▶ _Task prompt_
Set down nothing but the lines from the one containing "Brian Rutenberg, 'POINTING 4', 2021" to the final line of the material, exactly as written, and drop the pictures.

▶ _Data below_
___

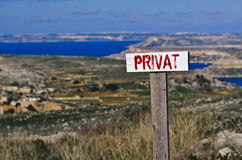 Private sign Stock Image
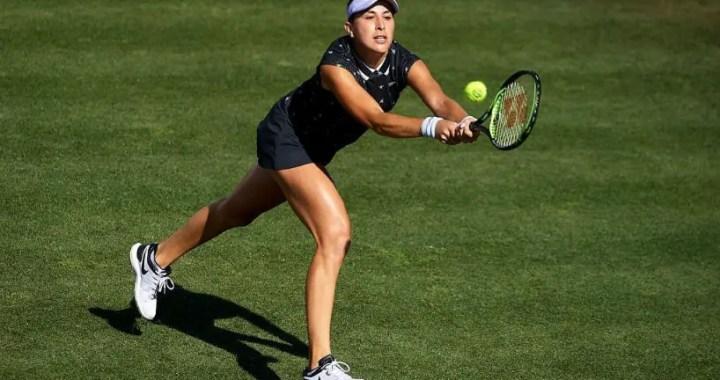 Mallorca. Belinda Benciс beat Amanda Anisimova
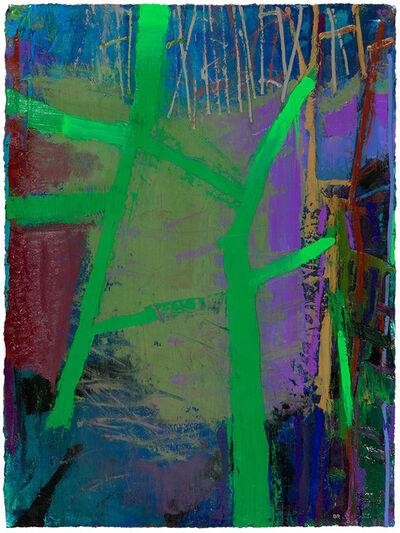 Brian Rutenberg, 'POINTING 4', 2021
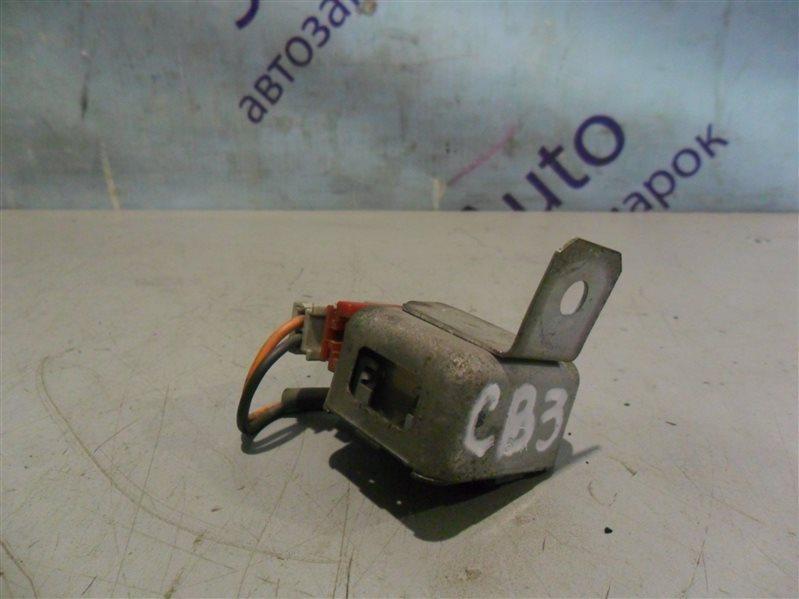 Электронный блок Honda Ascot Innova CB3 F20A 1994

___

▶ _Finished exercise_
 Brian Rutenberg, 'POINTING 4', 2021
 Электронный блок Honda Ascot Innova CB3 F20A 1994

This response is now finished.